Bunun karşısında AK Parti-CHP koalisyonu çözüm süreci için daha iyi bir senaryo sunduğu söylenebilir. Toplamda %65’lik oy desteğine sahip bir hükümetin Kürt meselesinin çözümü konusunda daha inisiyatifli olacağı öngörülebilir. Çözüm sürecine karşı çıkan kesimlerin ikna edilmesinde ve kaynakların mobilizasyonunda bu temsil gücü önemli bir kaynak işlevi görecektir. Ayrıca, CHP’nin son yıllarda seçim barajı, Avrupa Yerel Yönetimler Özerklik Şartı, faili meçhul cinayetlerin araştırılması gibi Kürt meselesinin çözümü konusunda aldığı göreli olumlu pozisyon hatırlandığında, bu koalisyonun sorunun çözümüne katkı sağlayacağı beklenebilir. Son olarak, CHP’nin Suriye politikası konusunda AK Partiye getirdiği eleştiriler ve YPG-PYD konusunda aldığı göreli ılımlı tavır, Kürt meselesinin çözümü konusunda partiyi daha makul bir aktör haline getiriyor.

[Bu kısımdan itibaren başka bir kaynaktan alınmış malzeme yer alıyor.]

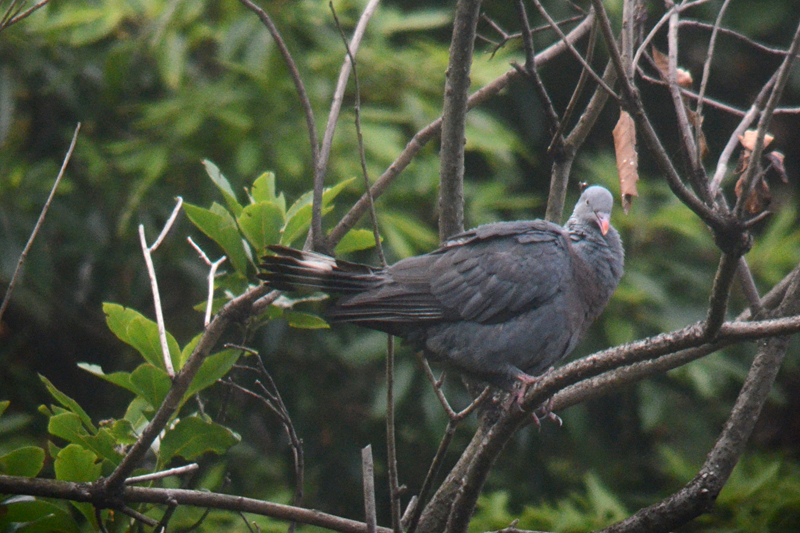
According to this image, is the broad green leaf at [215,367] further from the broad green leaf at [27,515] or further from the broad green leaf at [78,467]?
the broad green leaf at [27,515]

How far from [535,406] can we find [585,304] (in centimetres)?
118

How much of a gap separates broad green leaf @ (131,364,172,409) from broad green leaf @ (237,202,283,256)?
1.68ft

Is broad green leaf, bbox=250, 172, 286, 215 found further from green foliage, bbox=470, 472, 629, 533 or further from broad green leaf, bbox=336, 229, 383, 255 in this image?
green foliage, bbox=470, 472, 629, 533

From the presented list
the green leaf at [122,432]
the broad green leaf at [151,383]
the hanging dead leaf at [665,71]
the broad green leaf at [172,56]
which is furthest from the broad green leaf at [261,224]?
the broad green leaf at [172,56]

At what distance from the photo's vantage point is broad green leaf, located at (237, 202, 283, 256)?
8.10 ft

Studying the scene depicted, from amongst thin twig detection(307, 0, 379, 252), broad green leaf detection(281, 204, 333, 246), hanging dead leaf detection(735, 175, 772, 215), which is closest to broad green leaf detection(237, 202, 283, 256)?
broad green leaf detection(281, 204, 333, 246)

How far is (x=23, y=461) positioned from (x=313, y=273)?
1034mm

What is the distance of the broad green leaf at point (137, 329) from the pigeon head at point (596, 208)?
178cm

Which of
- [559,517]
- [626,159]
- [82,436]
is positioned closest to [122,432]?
[82,436]

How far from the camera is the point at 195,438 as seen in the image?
2.21 metres

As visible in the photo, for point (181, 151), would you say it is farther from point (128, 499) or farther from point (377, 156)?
point (128, 499)

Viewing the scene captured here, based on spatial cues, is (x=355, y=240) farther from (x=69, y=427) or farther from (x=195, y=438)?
(x=69, y=427)

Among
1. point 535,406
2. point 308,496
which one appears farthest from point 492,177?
point 535,406

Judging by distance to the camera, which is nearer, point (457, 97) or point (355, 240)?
point (457, 97)
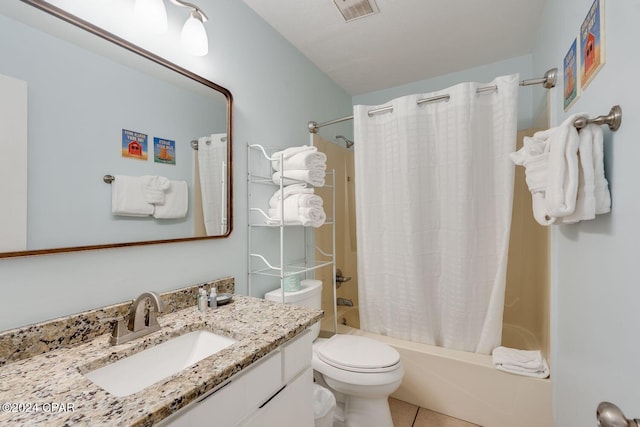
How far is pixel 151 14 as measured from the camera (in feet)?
3.41

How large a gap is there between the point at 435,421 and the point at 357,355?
67 cm

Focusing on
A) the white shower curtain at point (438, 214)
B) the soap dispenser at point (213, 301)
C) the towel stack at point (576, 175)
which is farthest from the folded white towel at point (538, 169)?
the soap dispenser at point (213, 301)

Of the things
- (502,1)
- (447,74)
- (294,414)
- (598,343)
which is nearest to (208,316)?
(294,414)

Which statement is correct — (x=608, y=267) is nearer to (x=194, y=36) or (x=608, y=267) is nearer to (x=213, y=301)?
(x=213, y=301)

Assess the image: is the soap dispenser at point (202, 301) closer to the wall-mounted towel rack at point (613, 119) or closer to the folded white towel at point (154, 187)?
the folded white towel at point (154, 187)

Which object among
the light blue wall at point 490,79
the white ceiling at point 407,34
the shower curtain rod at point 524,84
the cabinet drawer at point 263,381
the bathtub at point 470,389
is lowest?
the bathtub at point 470,389

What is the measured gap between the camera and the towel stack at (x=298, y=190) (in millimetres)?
1607

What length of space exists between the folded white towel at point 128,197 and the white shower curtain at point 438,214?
133 cm

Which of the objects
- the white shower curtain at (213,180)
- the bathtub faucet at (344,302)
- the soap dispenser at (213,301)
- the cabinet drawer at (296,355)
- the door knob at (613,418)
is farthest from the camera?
the bathtub faucet at (344,302)

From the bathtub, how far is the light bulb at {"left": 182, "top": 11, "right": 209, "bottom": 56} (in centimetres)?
193

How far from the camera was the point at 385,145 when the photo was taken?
191 cm

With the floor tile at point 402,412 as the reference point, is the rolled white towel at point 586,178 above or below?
above

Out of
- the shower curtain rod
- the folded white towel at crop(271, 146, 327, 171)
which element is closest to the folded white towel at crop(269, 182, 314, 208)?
the folded white towel at crop(271, 146, 327, 171)

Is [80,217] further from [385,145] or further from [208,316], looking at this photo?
[385,145]
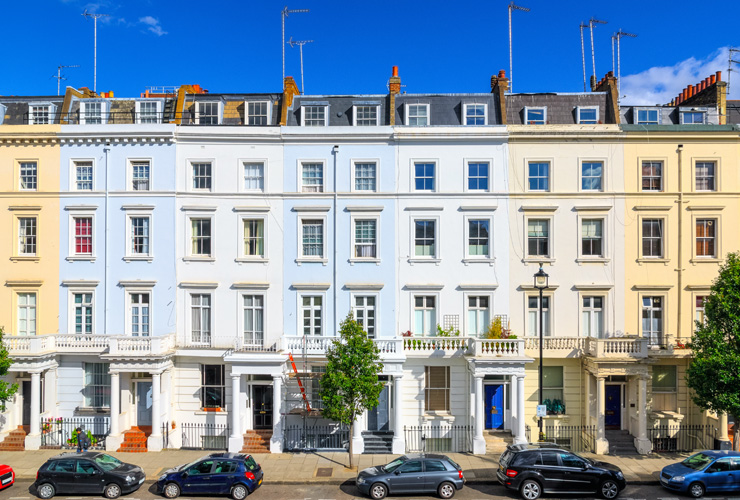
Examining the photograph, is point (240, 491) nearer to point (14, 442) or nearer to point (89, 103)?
point (14, 442)

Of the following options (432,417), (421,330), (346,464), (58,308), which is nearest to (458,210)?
(421,330)

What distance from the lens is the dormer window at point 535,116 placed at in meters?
27.7

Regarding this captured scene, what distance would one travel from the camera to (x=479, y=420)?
2433cm

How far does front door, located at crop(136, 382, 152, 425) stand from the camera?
26391 millimetres

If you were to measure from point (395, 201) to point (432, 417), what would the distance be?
1011 centimetres

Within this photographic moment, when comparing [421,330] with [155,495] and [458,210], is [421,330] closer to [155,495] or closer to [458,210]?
[458,210]

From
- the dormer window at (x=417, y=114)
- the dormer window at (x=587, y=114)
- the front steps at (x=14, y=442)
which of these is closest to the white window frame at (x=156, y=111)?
the dormer window at (x=417, y=114)

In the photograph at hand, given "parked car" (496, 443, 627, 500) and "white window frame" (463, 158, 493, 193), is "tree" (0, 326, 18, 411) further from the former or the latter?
"white window frame" (463, 158, 493, 193)

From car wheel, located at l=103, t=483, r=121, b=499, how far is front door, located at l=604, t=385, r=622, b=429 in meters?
20.9

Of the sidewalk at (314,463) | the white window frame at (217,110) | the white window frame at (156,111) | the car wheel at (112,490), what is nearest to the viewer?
the car wheel at (112,490)

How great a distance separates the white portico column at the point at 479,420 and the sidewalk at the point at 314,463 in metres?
0.34

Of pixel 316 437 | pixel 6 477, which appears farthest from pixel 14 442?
pixel 316 437

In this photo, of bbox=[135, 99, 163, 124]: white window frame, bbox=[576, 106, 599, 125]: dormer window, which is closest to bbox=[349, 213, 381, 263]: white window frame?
bbox=[576, 106, 599, 125]: dormer window

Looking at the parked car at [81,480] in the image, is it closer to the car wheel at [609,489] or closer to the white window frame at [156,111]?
the car wheel at [609,489]
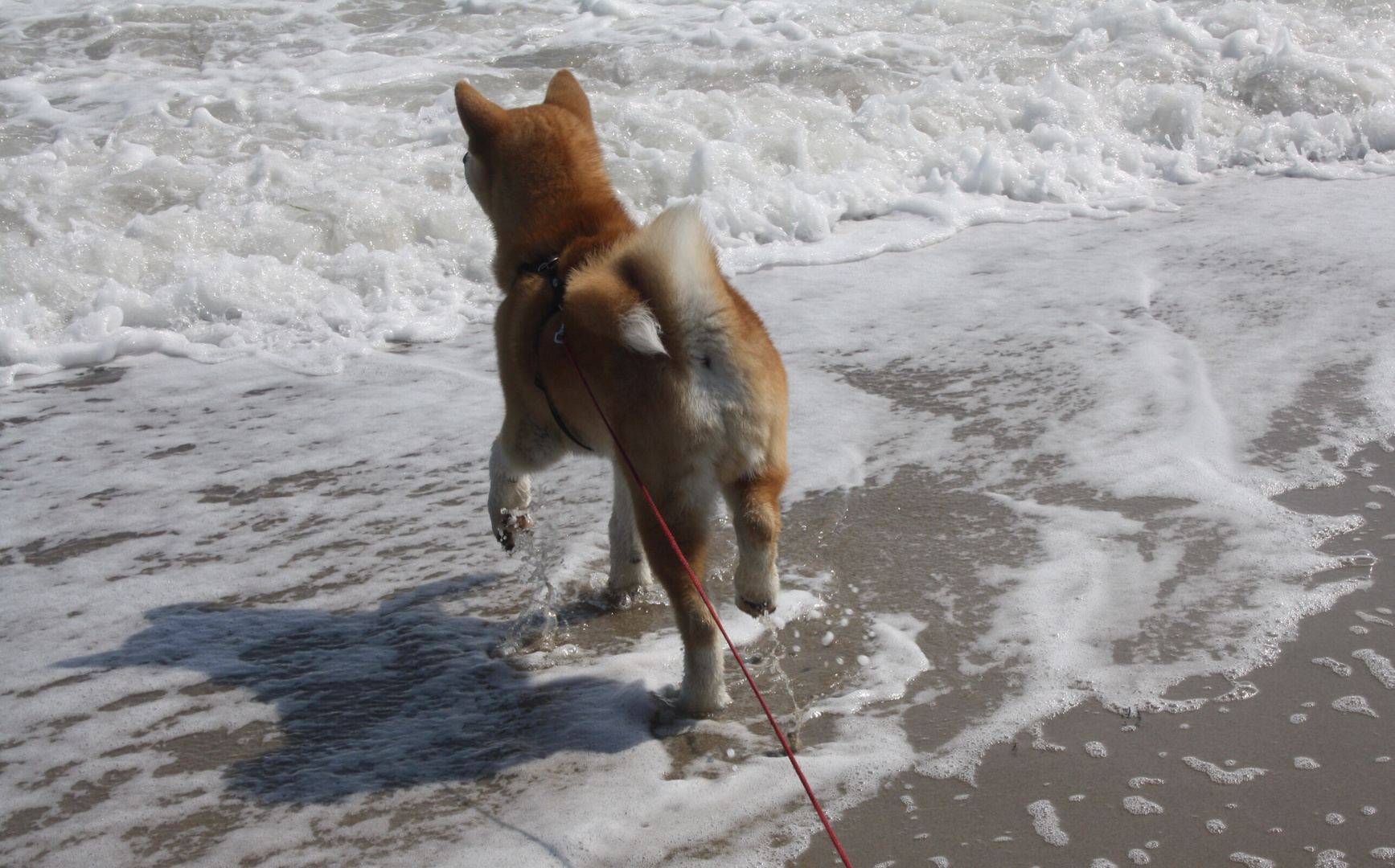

Tüm bunlara rağmen, anadilde eğitim gibi kolektif kültürel haklar, idari ve siyasi yerelleşme ya da öz-yönetim, yerel kaynakların yerel aktörlerce yönetilmesine olanak tanıyacak yerel/bölgesel mali özerklik, silahsızlanma gibi Kürt meselesinin kritik başlıklarında CHP’nin radikal çözümler sunmadığı ve geleneksel devlet reflekslerini büyük oranda gösterdiğini hatırlamak gerekir. Bu anlamda AK Parti - CHP koalisyonu büyük olasılıkla meselenin çözümünden ziyade, idare siyasetine devam anlamına geleceğini not etmek gerekir.

AK Parti'nin ikilemi

Bu noktada, en güçlü aktör olan AK Partinin ikileminin altını çizmek gerekir. Bir yandan çözüm sürecini olmazsa olmazları arasında sayan AK Parti, öte yandan özellikle Rojava konusunda çözüm süreciyle uyuşmayan politikalarında devam ediyor. Zira, Kobanê düştü düşecek siyaseti, Grê Spînin YPG’nin kontrölüne geçmesiyle birlikte Batı destekli “etnik temizlik”, “YPG DAİŞ’ten (İŞİD’ten) daha tehlikeli” gibi söylemlerle sürüyor.

Hatırlatmakta yarar var. Öcalan’ın 2013 Newroz’unda yaptığı çağrı Kürt meselesini sadece Türkiye sınırları içinde çözmeyi öngörmüyordu. Bundan öteye bölgesel ölçekte Türkiye ile Kürtlerin ilişkisini yeniden kurmayı öneriyordu. Bu anlamda, çözüm süreci değişen jeopolitik denkleme Türklerle Kürtler arasındaki ilişkiyi bölgesel ölçekte yeniden kurmaya olanak tanıyordu.

Mevcut koalisyon seçenekleri böylesi bir ilişki kurabilir mi? AK Parti-MHP seçeneğinin kuramayacağı açık. Diğer seçenek en azından kapıları açık tutabilir.